• **What is expected**
Starting at the line that contains "At what distance" and ending after the line that contains "3.61 meters", rewrite those lines with "wolf's head" changed to "head of the wolf" and nothing else altered.

• **Source material**

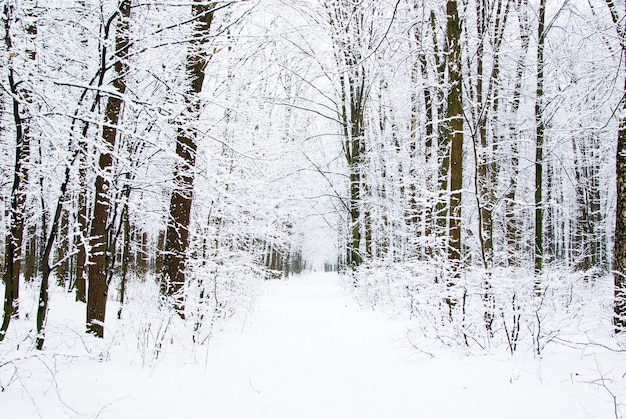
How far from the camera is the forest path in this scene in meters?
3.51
* * *
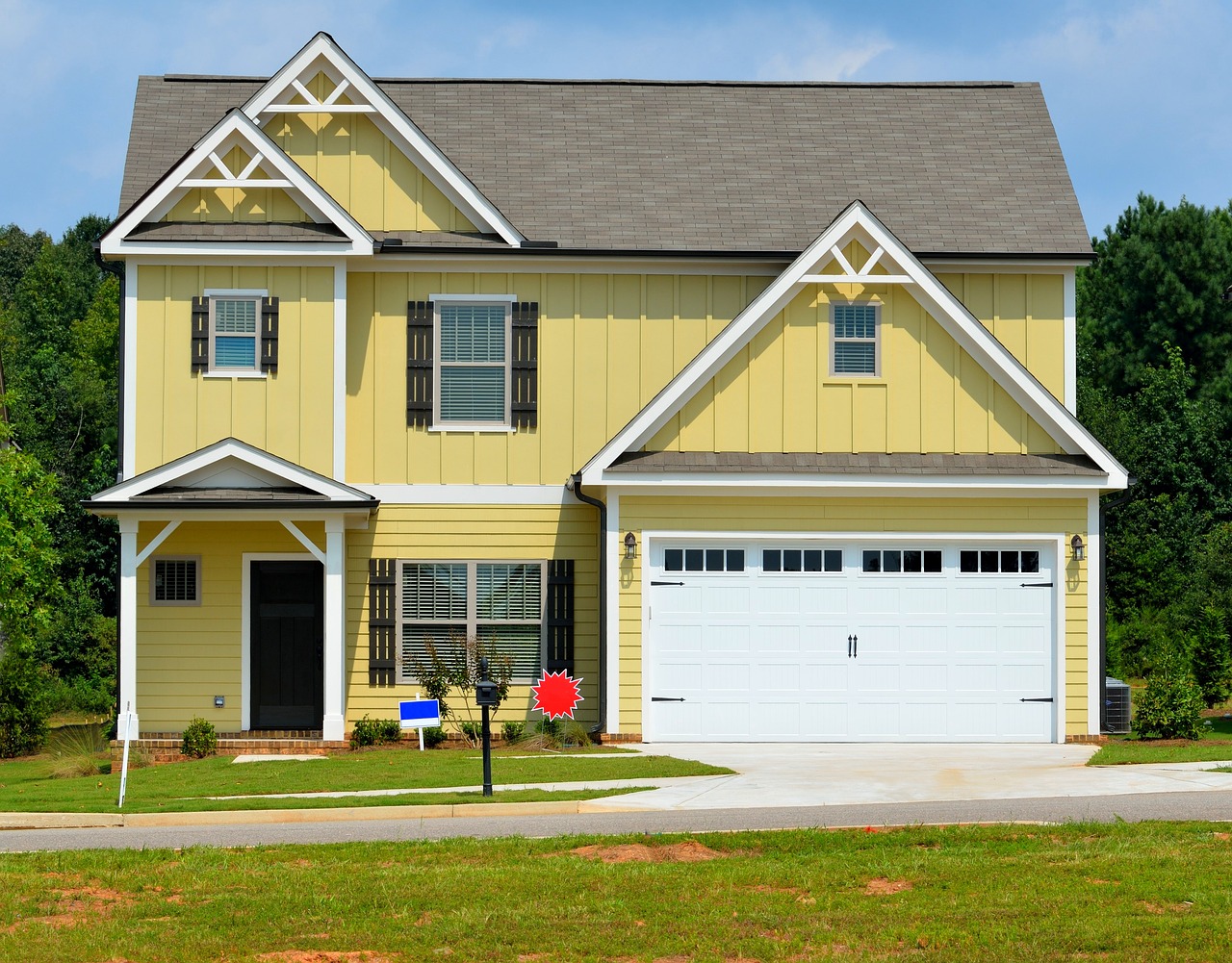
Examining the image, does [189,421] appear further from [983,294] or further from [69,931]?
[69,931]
--
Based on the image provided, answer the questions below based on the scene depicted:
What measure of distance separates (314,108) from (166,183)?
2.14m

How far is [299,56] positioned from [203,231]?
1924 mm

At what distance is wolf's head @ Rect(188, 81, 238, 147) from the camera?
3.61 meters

• **Task solution**
At what distance is head of the wolf @ Rect(188, 81, 238, 147) from the camera?
3.61 meters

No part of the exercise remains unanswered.